Anyway, today I finished working on a cover letter and KSC (Key Selection Criteria) for a job as a Koorie Juvenile Justice Worker. It has taken me over a week to find the right formula for both. Obviously one of the hardest I have ever had to do. But this really is a job I know suits me to a T, and one I really REALLY want.
While the pay is better than what I would be making sticking to the security industry, that isn't the reason I wanted this job. Hell if I don't get this job I will be volunteering my time to work there anyway. But the main reason I wanted this job is a personal one.
Not many know, that when I was growing up, at the age of 16 I ended up in a refuge/halfway house because I was a pretty rebellious kid. The way my life was going I was heading straight for the juvenile justice system as an offender. But thanks to the people who ran the refuge, I managed to turn my life around a bit. And now, I am an upstanding citizen of the community. Very honest and very reliable.
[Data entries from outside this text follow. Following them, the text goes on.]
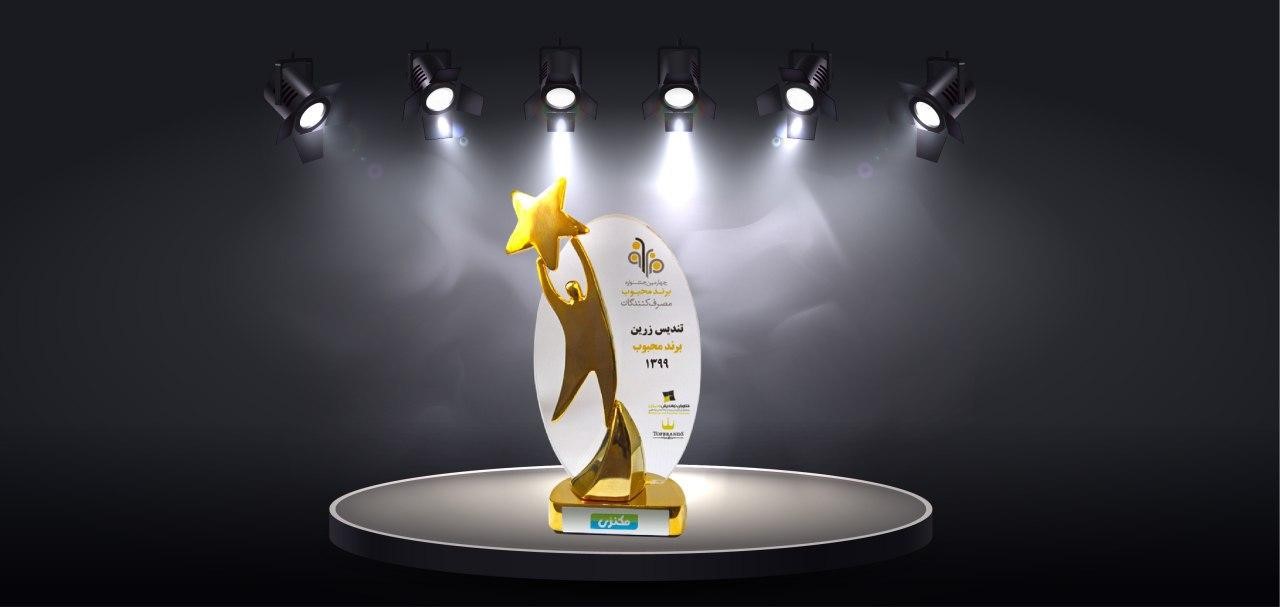 مکنزی در ایران محبوب شد مکنزی در ایران محبوب شد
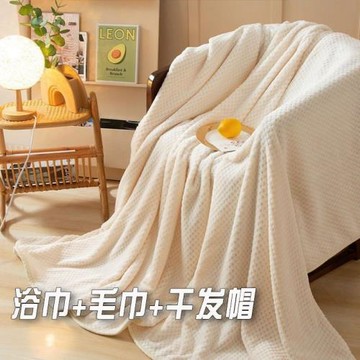 比純棉吸水不掉毛速干成人學生洗澡巾三件套
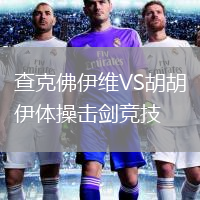 查克佛伊維VS胡胡伊體操擊劍競技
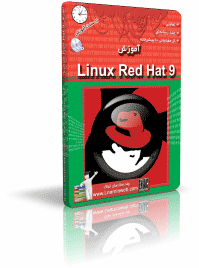 آموزش Linux RedHat 9 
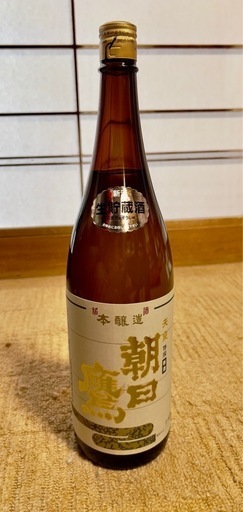 数量限定‼️特選 朝日鷹 新酒生貯蔵酒‼️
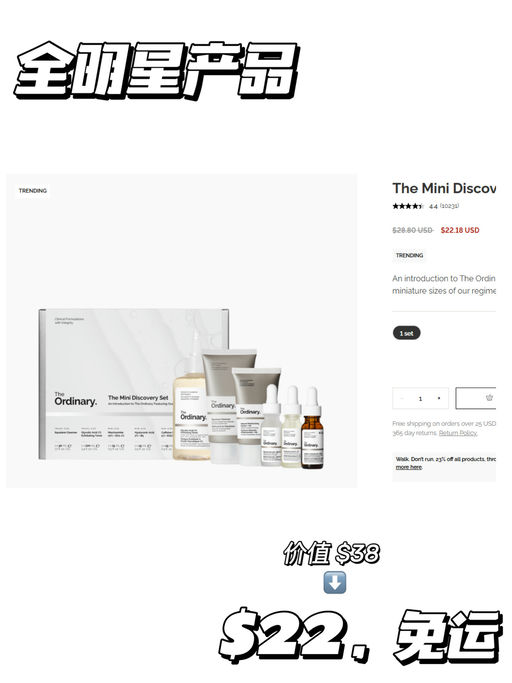 【这次套装也参加】【有效才是硬道理】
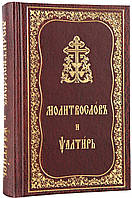 Молитвослов та Псалтир (церковно-слов'янський шрифт)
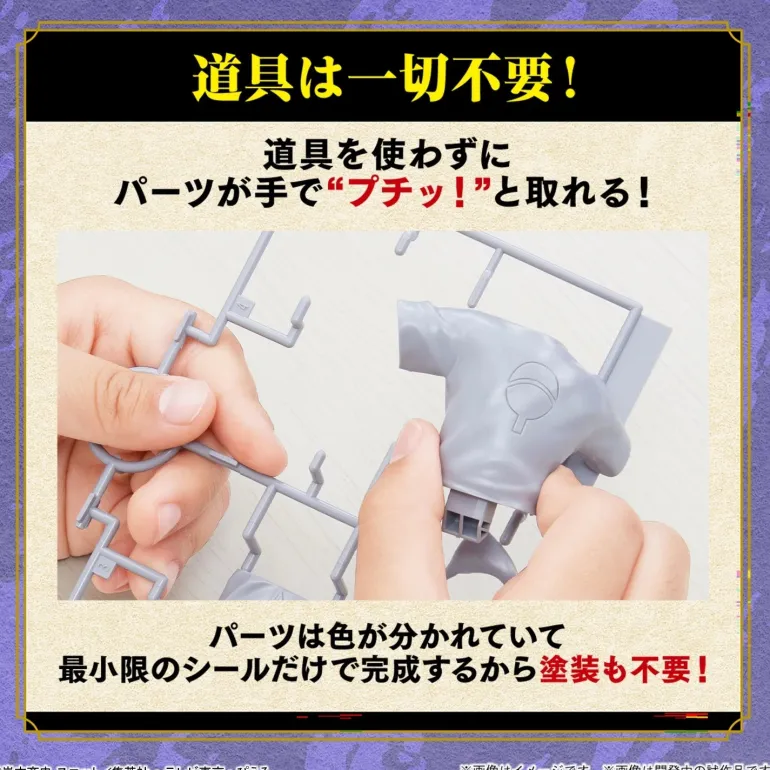 BANDAI - ENTRY GRADE UCHIHA SASUKE (3L)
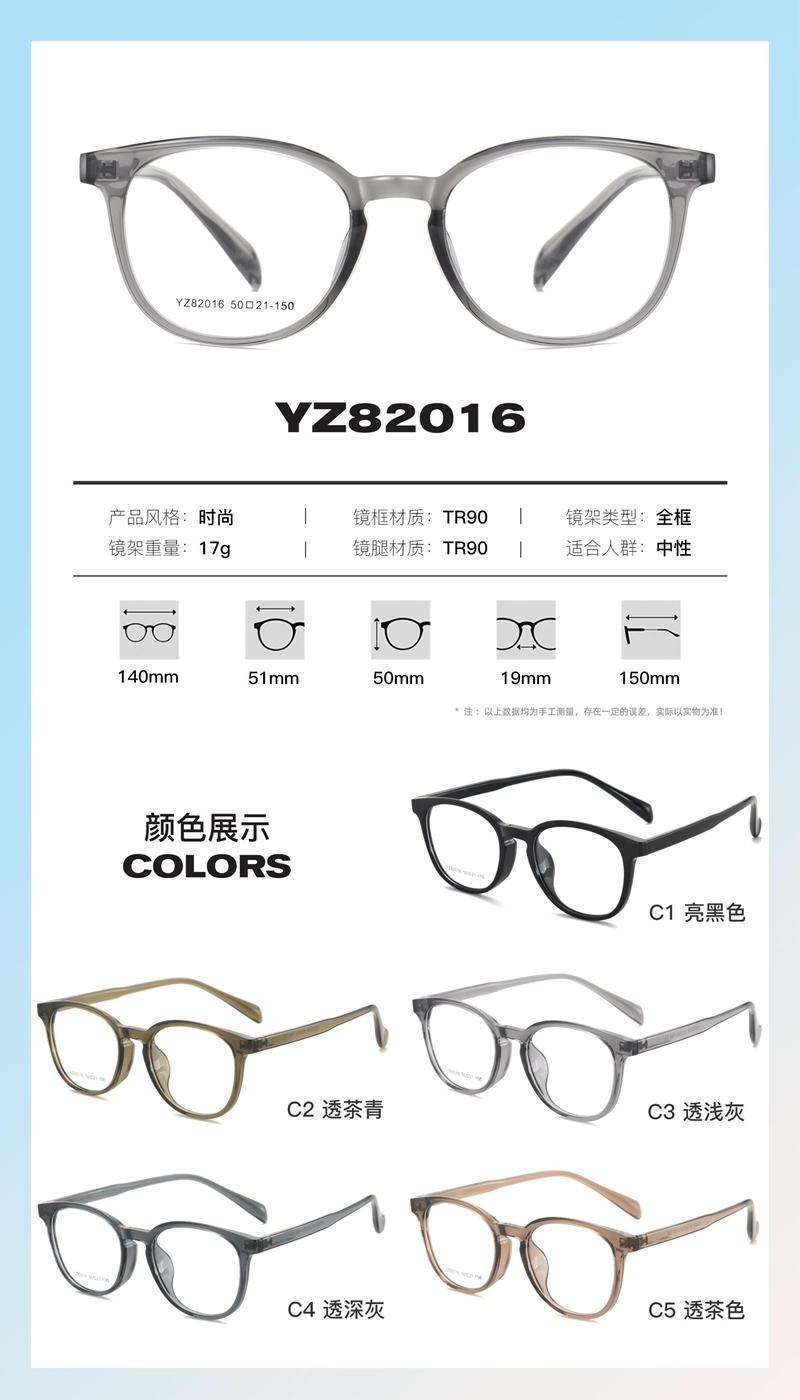 TR产品新品画册22款 - 图片12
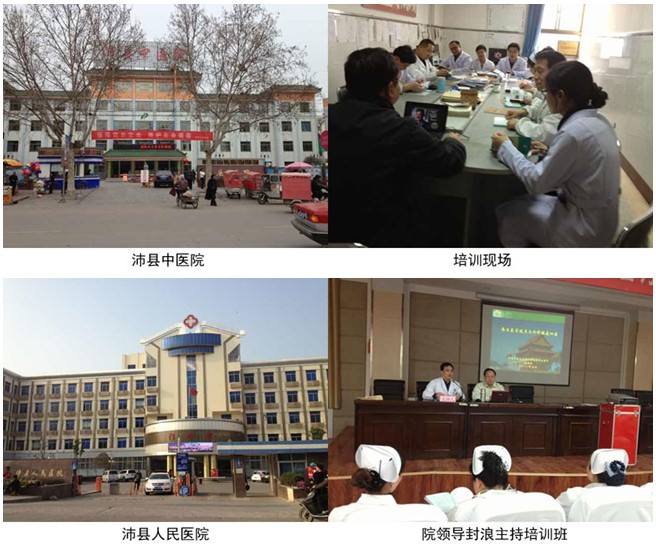 首页|bwin必赢亚洲集团中国官方网站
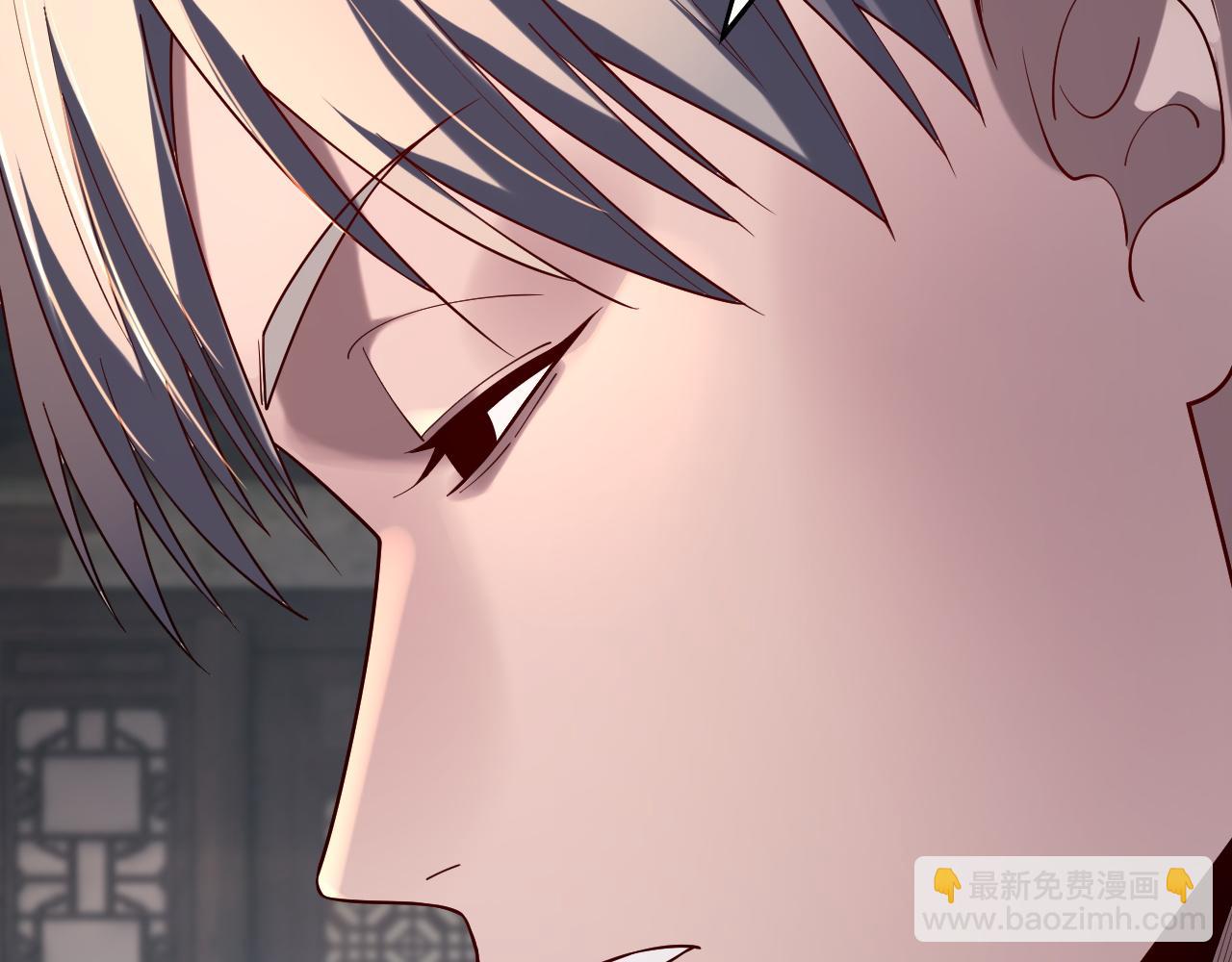 我！天命大反派（隔週雙更） - 第172話 都是棋子(2/3) - 2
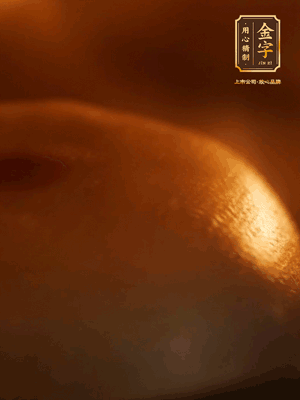 烤箱預(yù)熱至170℃，月餅放在中下層，烤18分鐘左右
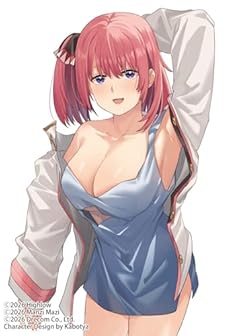 やめてくれ、強いのは俺じゃなくて剣なんだ……!の最新刊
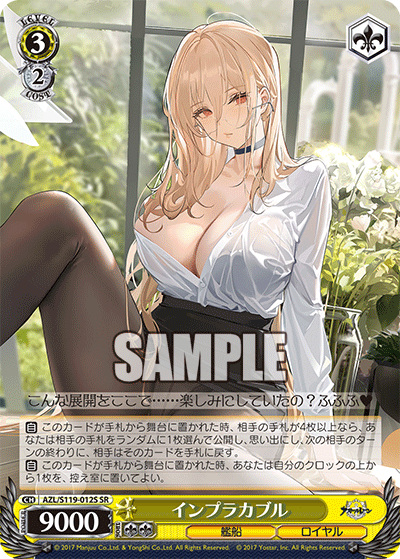(SR) 3/2 Implacable (Warship/Royal Navy)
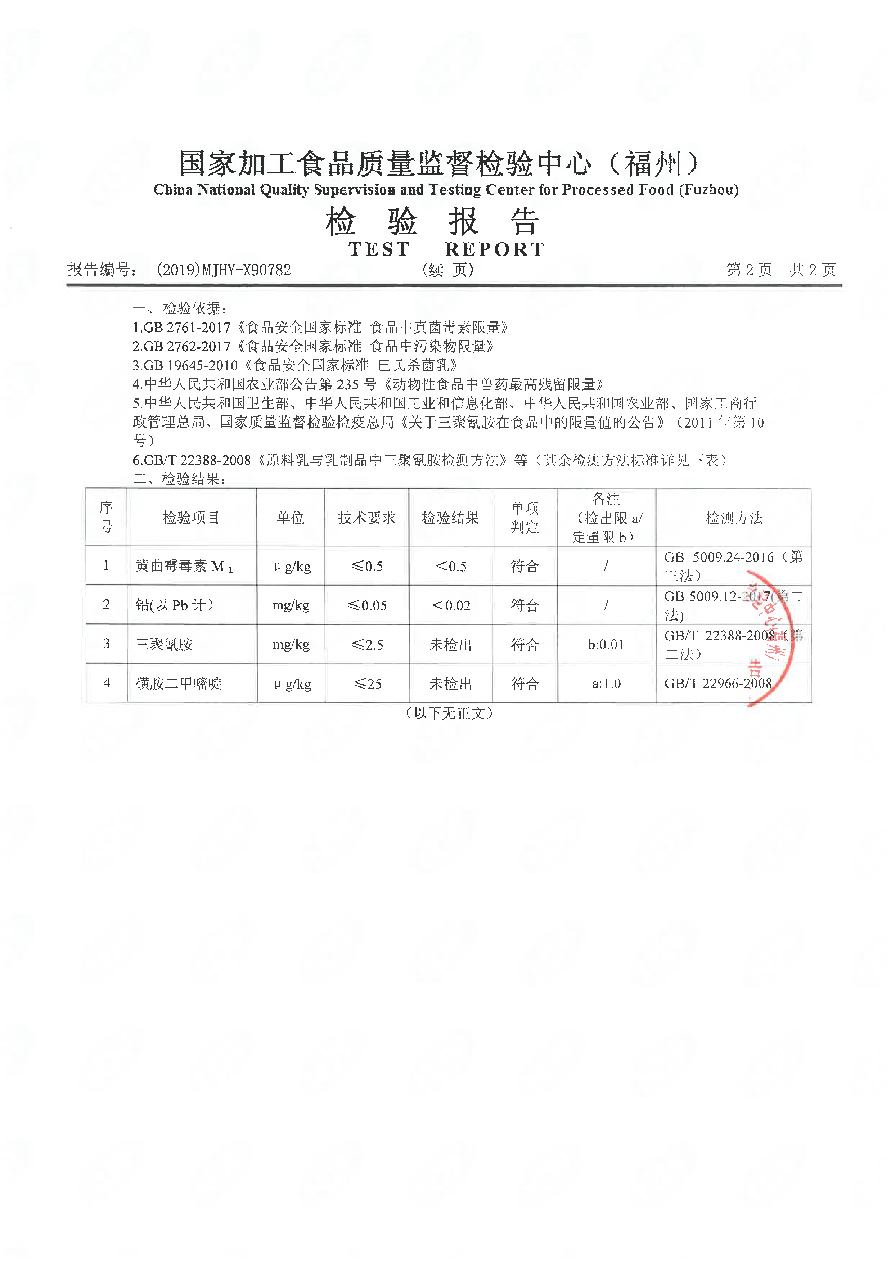long8-龙八(中国)唯一官方网站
Whilst working security, I began to have a deep need to want to help the juveniles I was arresting, rather than just arresting them for crimes committing, and then walking away and forgetting about them. Unfortunately that industry has restricted my ability to do that in so many ways. All this brings me to today.
Since moving here and joining a job network, my whole life has had a rather huge sudden change in direction. One from being just a security guard for the rest of my life, to one that is about to undertake this new job (I am thinking very positive) and beginning my Bachelor of Art in Criminology and Criminal Justice, Bachelor of Art in Indigenous Studies, and my Bachelor of Art in Security, Terrorism and Counter Terrorism. And I owe all the thanks in the world to two people. One who is no longer in my life in any capacity but does deserve a mention, and the other who is in my life now, and saw something in me only one other person ever saw in me. One of course is my ex Sapphocrat. She showed me that anything I put my mind to I can achieve with great results, and the other is actually the manager of my job network and my case worker. The first day she met me, she summed me up with in five minutes. The second time I saw her for some training I was doing under her care she told me that she felt I would be good working in the juvenile justice system, then began giving me ideas. Now three weeks on, this job shows up out of the blue with my name written all over it.
It is because of my history, I know I would be well suited to this job. Getting to help others is something I have long wanted to do. And being able to help Indigenous Australian's from ages 10 to 20 is simply awesome to me.
So seriously wish me luck, guys. This really is what I want to do. Doing the three university courses via correspondence is only me security my future, not just here in Australia, but in any part of the world I may chose to move to at a later date.